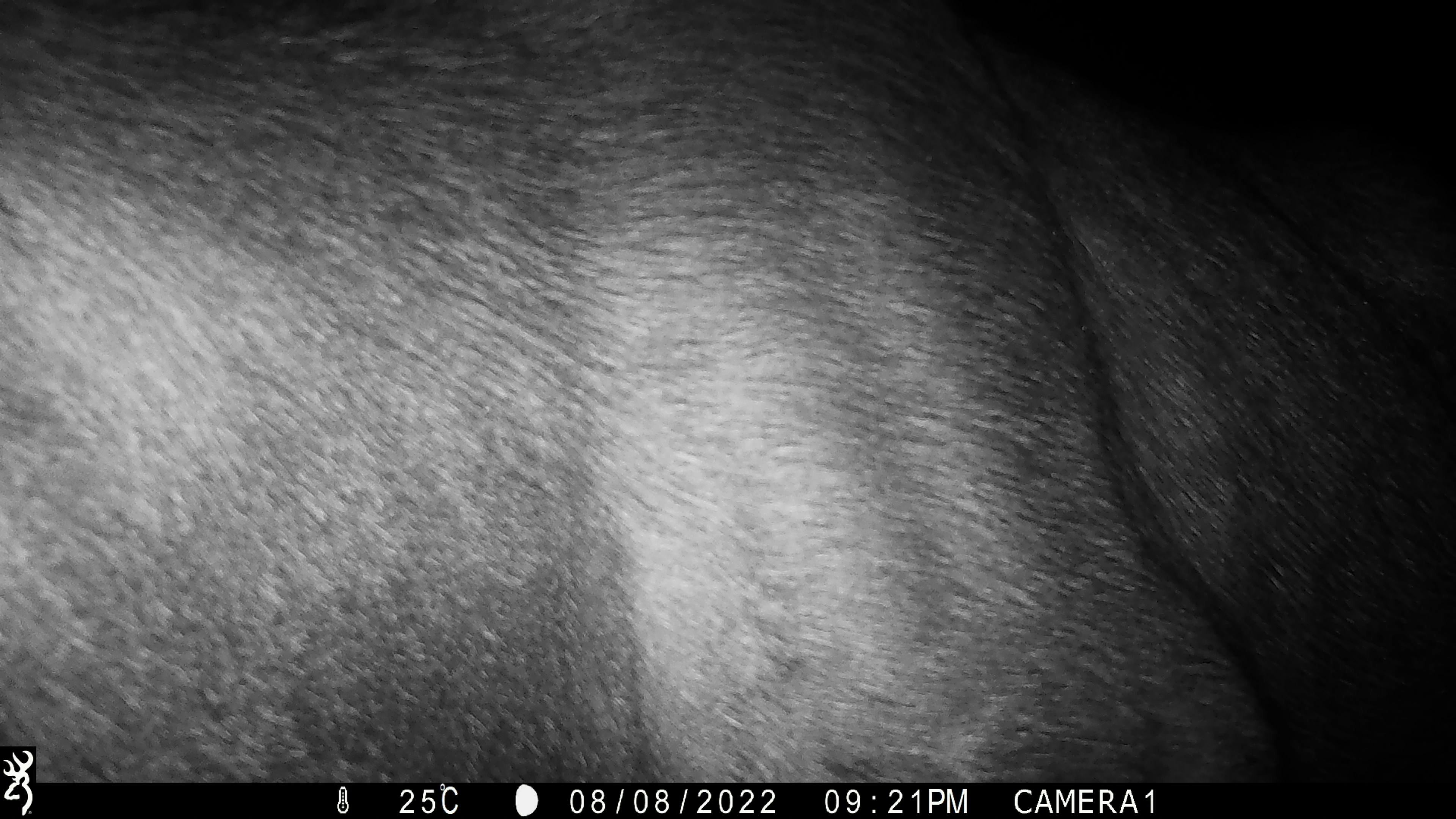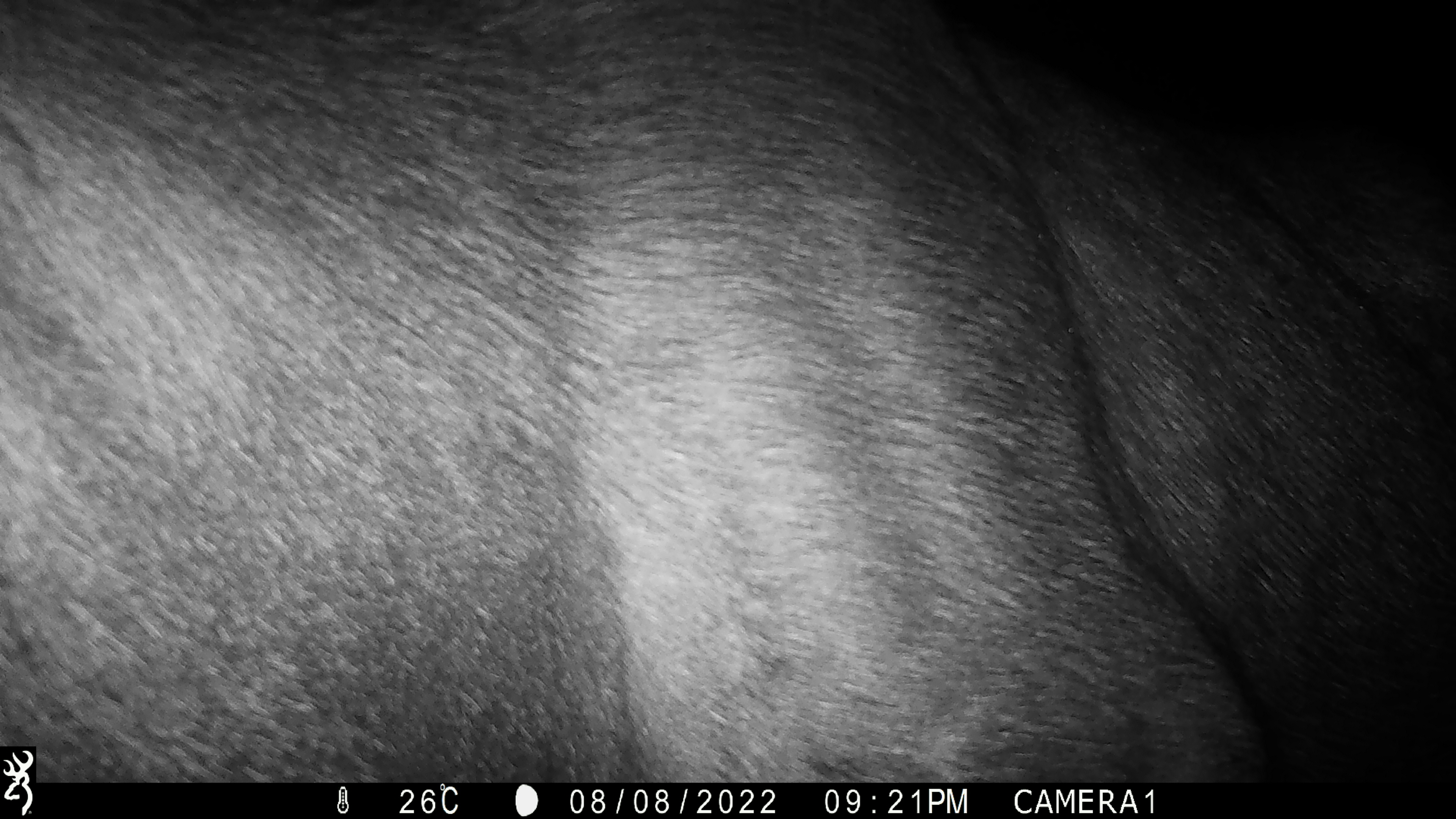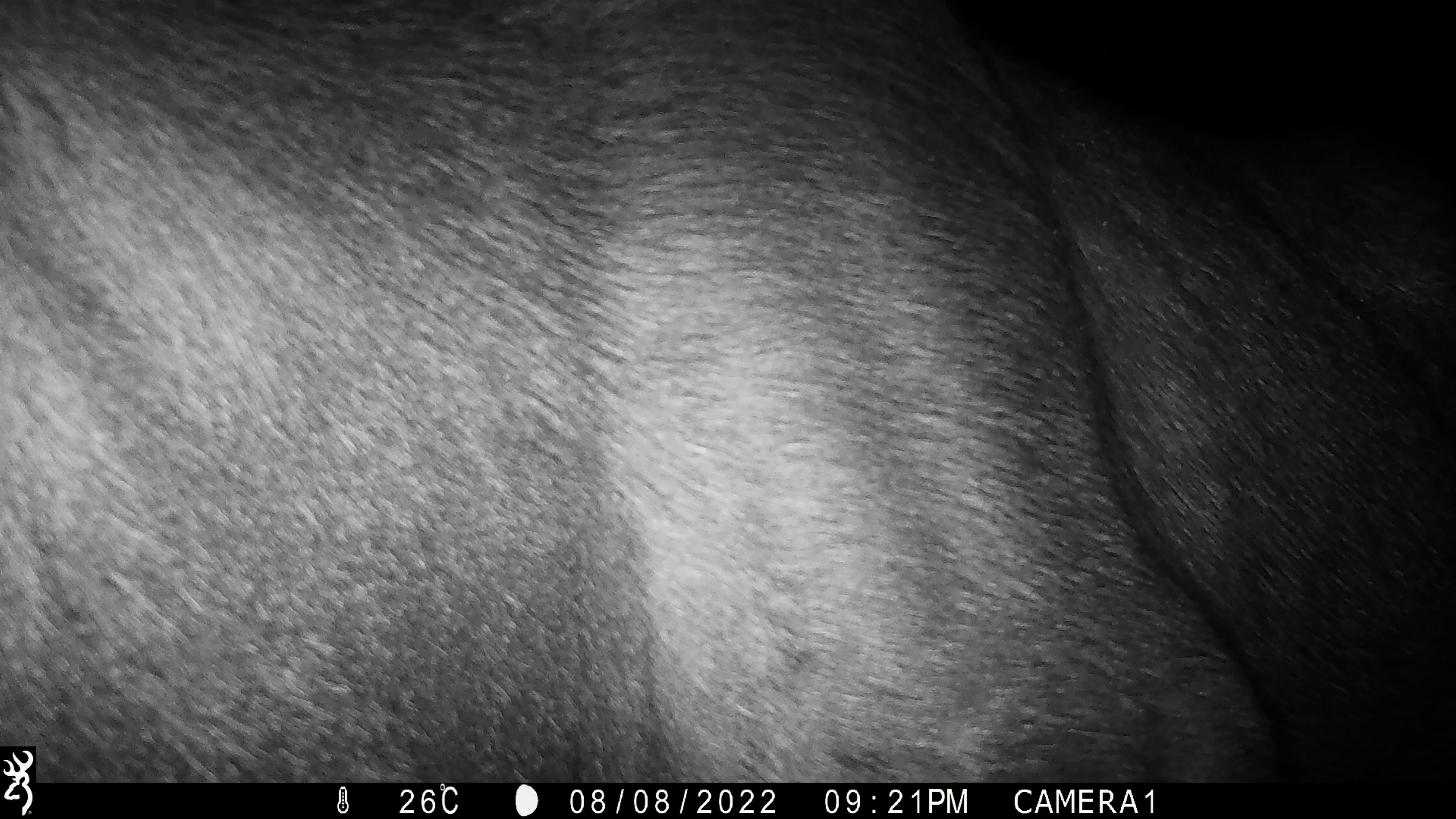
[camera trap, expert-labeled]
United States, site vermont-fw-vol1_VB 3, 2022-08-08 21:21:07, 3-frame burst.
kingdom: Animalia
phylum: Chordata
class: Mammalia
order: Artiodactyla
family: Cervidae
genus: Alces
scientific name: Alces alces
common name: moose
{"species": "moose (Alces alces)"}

---

**Exercise prompt:**
Set down the material above word for word and skip its pictures.

**Answer for the task:**
[camera trap, expert-labeled]
United States, site vermont-fw-vol1_VB 3, 2022-08-08 21:21:07, 3-frame burst.
kingdom: Animalia
phylum: Chordata
class: Mammalia
order: Artiodactyla
family: Cervidae
genus: Alces
scientific name: Alces alces
common name: moose
{"species": "moose (Alces alces)"}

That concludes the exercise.